Task: Can you pull the text from every item below, word for word, and leave the pictures out of your answer?

Information shown:

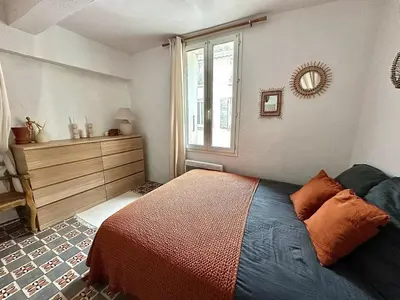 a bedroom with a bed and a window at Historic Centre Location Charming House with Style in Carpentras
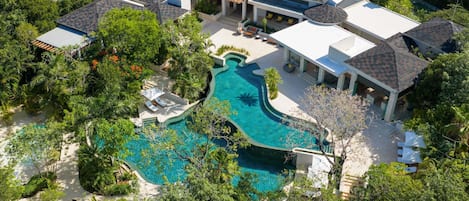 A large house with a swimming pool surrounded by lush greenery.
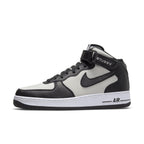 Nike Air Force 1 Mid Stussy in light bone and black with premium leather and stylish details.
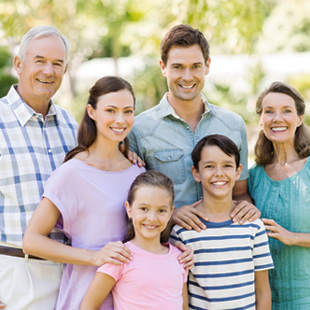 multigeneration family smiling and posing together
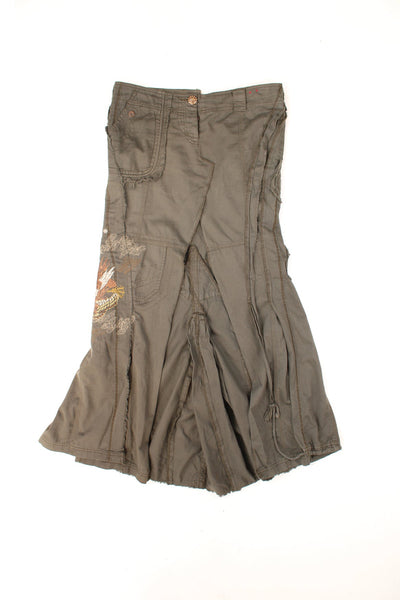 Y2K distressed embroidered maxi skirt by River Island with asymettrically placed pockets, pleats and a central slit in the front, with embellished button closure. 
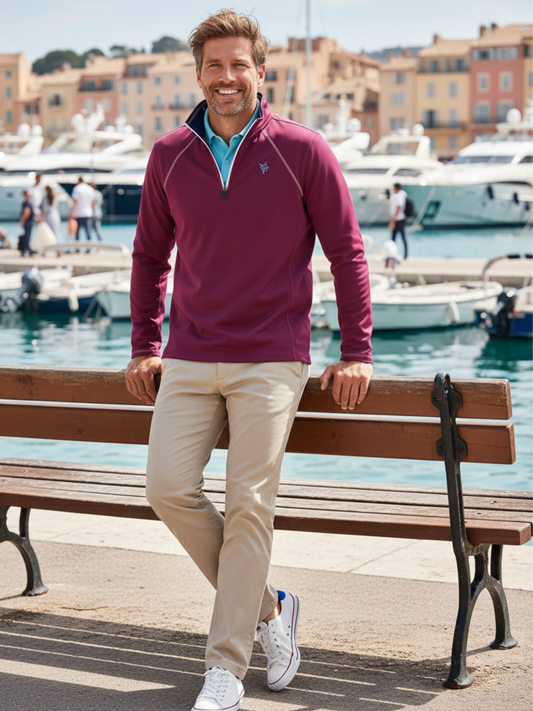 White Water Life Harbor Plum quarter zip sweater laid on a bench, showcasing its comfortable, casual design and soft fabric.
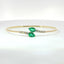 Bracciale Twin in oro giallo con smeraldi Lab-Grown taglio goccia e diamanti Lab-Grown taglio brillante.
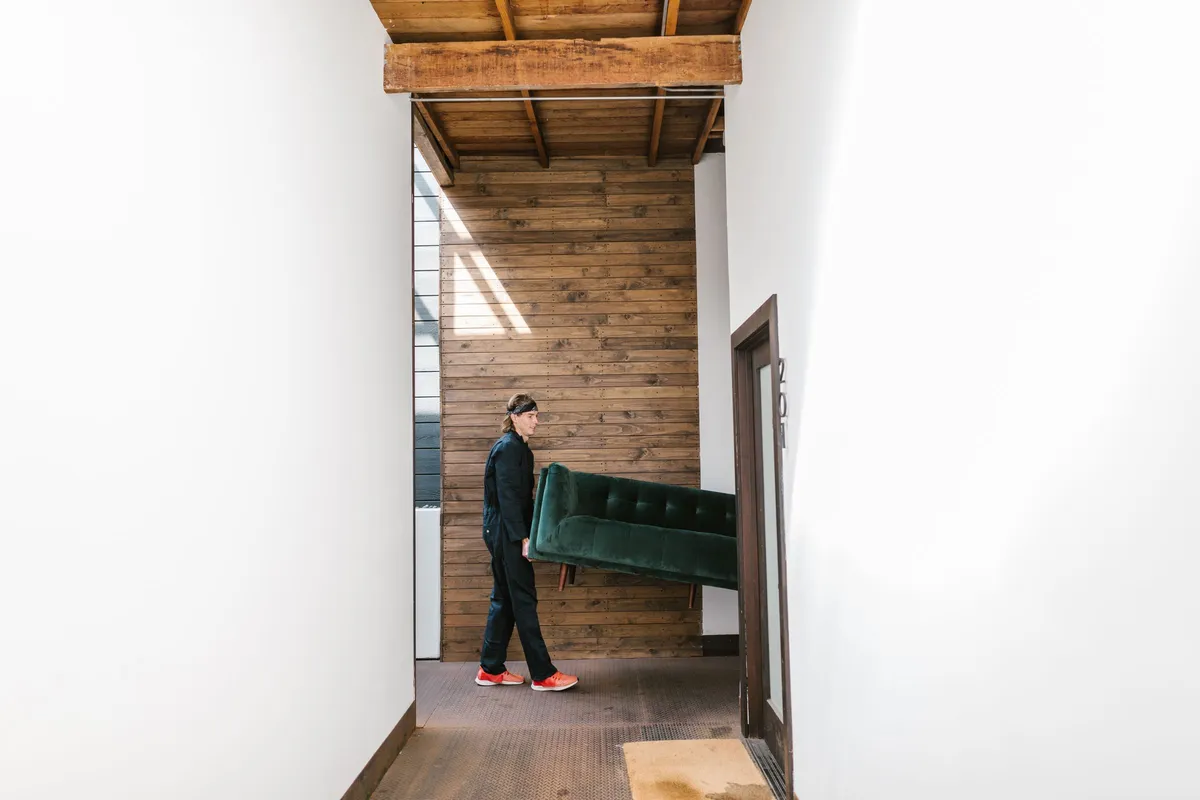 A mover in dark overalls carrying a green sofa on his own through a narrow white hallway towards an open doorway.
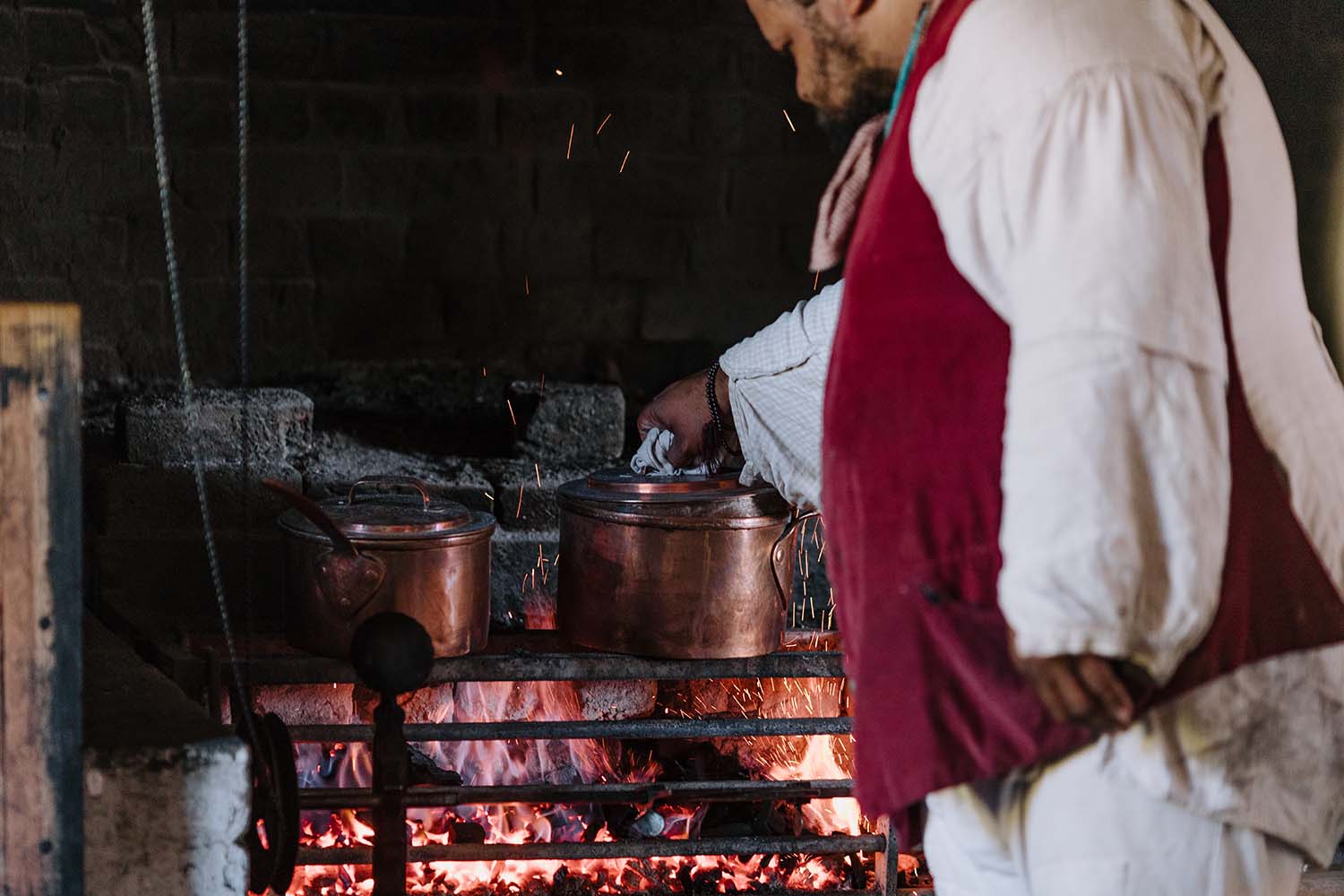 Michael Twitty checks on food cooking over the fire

Your response:
 a bedroom with a bed and a window at Historic Centre Location Charming House with Style in Carpentras
 A large house with a swimming pool surrounded by lush greenery.
 Nike Air Force 1 Mid Stussy in light bone and black with premium leather and stylish details.
 multigeneration family smiling and posing together
 Y2K distressed embroidered maxi skirt by River Island with asymettrically placed pockets, pleats and a central slit in the front, with embellished button closure. 
 White Water Life Harbor Plum quarter zip sweater laid on a bench, showcasing its comfortable, casual design and soft fabric.
 Bracciale Twin in oro giallo con smeraldi Lab-Grown taglio goccia e diamanti Lab-Grown taglio brillante.
 A mover in dark overalls carrying a green sofa on his own through a narrow white hallway towards an open doorway.
 Michael Twitty checks on food cooking over the fire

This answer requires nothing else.